Collapse $\aleph_{\omega_1}$ to $\aleph_\omega$.

Question

Is there a forcing notion that collapses $\aleph_{\omega_1}$ to $\aleph_\omega$ while preserving every cardinal below $\aleph_\omega$?

Answer 1

The existence of such a forcing is independent of ZFC.

First, let us see that that it is possible, we will need some large cardinals to make it happen.
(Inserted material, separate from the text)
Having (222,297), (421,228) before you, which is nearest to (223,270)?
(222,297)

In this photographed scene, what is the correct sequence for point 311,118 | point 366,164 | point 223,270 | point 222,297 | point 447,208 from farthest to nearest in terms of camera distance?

The example will be an instance of forcing with the "stationary tower forcing". Suppose $\delta$ is a Woodin cardinal and $G$ is generic for the (full) stationary tower forcing $\mathbb{P}_{<\delta}$ at $\delta$. Then in $V[G]$ there is an elementary embedding $$j\colon V\rightarrow M$$ with critical point $<\delta$, $M$ is transitive and $V[G]\models M^{<\delta}\subseteq M$. In fact, the critical point can be any regular uncountable cardinal of $V$ strictly below $\delta$, in particular it can be $\aleph_{\omega+1}$. In this case, $\aleph_{\omega+1}$ has to be collapsed as $\aleph_{\omega}^M=\aleph_{\omega}^V$ and $M\models(\aleph_{\omega+1})^V<\aleph_{\omega+1}=j((\aleph_{\omega+1})^V)$. Also all cardinals below $\aleph_{\omega}$ are preserved as $\mathcal P(\aleph_\omega^V)^{V[G]}\subseteq M$ (by the closure of $M$ in $V[G]$) and $M$ and $V$ agree about which ordinals below $\mathrm{crit}(j)$ are cardinals by elementarity.

Before using the stationary tower, we may first collapse $\aleph_{\omega_1}$ to $\aleph_{\omega+1}$ by forcing with $\mathrm{Col}(\aleph_{\omega+1},\aleph_{\omega_1})$. This preserves all cardinals $\leq\aleph_{\omega+1}$ and also preserves $\delta$ as a Woodin cardinal as the forcing is small. Now we can follow this up by forcing with the stationary tower at $\delta$ as described above.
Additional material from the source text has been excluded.